Il secondo ostacolo è la logistica. «Gli aiuti non sono ancora sufficienti. Il processo di ispezione rimane lento e imprevedibile. E alcuni dei materiali di cui abbiamo disperatamente bisogno continuano a essere limitati, senza una chiara giustificazione». Tra questi, i generatori per alimentare le strutture idriche e gli ospedali e i tubi di plastica per riparare le infrastrutture idriche gravemente danneggiate. Inoltre, «una volta che gli aiuti arrivano, ci sono notevoli difficoltà a distribuirli nella Striscia, in particolare nel nord e recentemente anche nella zona centrale. I frequenti blackout delle comunicazioni rendono estremamente difficile coordinare la distribuzione degli aiuti e far sapere alla gente come accedervi e quando». Ma anche la congestione nel sud, ha sottolineato la rappresentante Unicef, dovuta al massiccio sfollamento e agli intensi bisogni, «comporta continui episodi di persone disperate che fermano i camion e cercano di accaparrarsi tutto ciò che possono. La carenza di carburante e di camion all’interno della Striscia e i gravi danni alle strade rendono gli spostamenti più lenti e meno frequenti».

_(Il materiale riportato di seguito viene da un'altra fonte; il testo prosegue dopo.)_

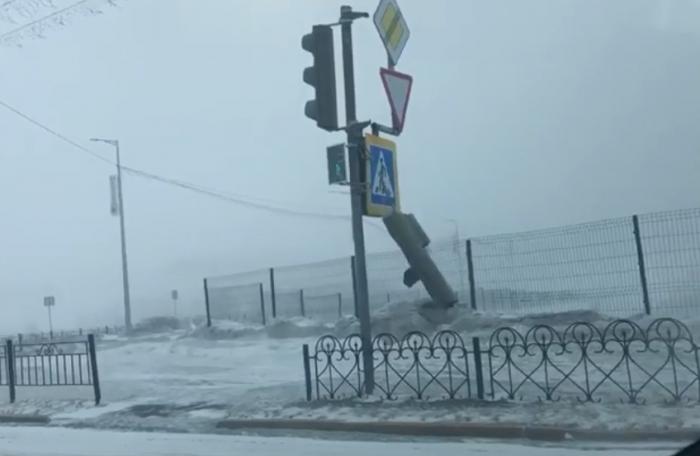 Из-за сильного ветра в Салехарде оторвался светофор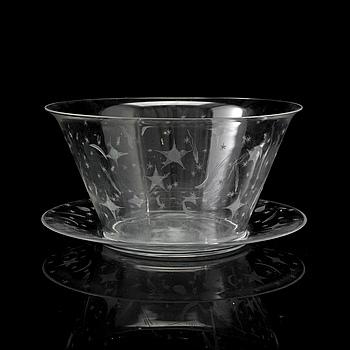 """EDWARD HALD, skål med fat, glas, """"Stjärnhimmelsmönstret"""", Orrefors, 1920-tal ."""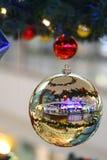 1 ball cristmas tree Στοκ Φωτογραφία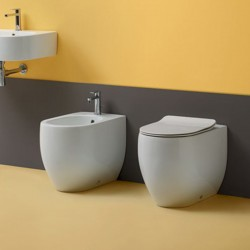 Sanitärkeramik mit Wandanschluss Kerasan Flo 52 WC Norim Bidet Toilettensitz slim Slow Close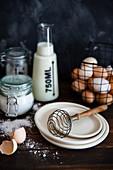 Backstilleben mit Sahne, Milch, Mehl, Eiern und Zucker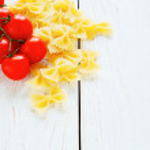 Farfalle pasta and cherry tomatoes — Stock Photo #40142285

Il terzo ostacolo riguarda il commercio. «Gli aiuti umanitari da soli non sono sufficienti – ha rimarcato Elmi -. Il volume dei beni commerciali in vendita nella Striscia di Gaza deve aumentare, e in fretta. Sono necessari almeno 300 camion di merci commerciali private che entrino ogni giorno. Questo – ha spiegato – aiuterà la gente ad acquistare beni di prima necessità, ad alleviare la tensione della comunità e a incentivare i programmi di assistenza in denaro offerti dall’Unicef e da altri. Ma stiamo assistendo a ben pochi cambiamenti e, francamente, le conseguenze si misurano quotidianamente con la perdita di vite di bambini».

Nelle parole della rappresentante Unicef, «un cessate il fuoco immediato e duraturo è l’unico modo per porre fine all’uccisione e al ferimento dei bambini e delle loro famiglie e per consentire l’invio urgente di aiuti disperatamente necessari. Ma mentre continuiamo a chiedere e a spingere affinché ciò avvenga – ha proseguito -, abbiamo urgentemente bisogno che vengano aperti tutti i valichi di accesso alla Striscia di Gaza; che i processi di approvazione e ispezione degli aiuti siano più rapidi, efficienti e prevedibili; che riprendano le attività del settore commerciale/privato». Ancora, ha aggiunto, è necessario che «una maggiore quantità di carburante entri immediatamente e possa attraversare la Striscia di Gaza»; che «i canali di telecomunicazione siano affidabili e ininterrotti»; che «ci sia una maggiore capacità di trasporto all’interno della Striscia di Gaza». Da ultimo, Elmi ha evidenziato il bisogno urgente di protezione per le «infrastrutture civili, come scuole e ospedali» e la necessità di garantire l’accesso al nord della Striscia, «per permetterci di raggiungere bambini e famiglie vulnerabili che hanno un disperato bisogno di aiuti umanitari». Infine, ha concluso, «i due bambini israeliani rapiti devono essere rilasciati senza condizioni e in sicurezza. Questa violenza deve cessare ora».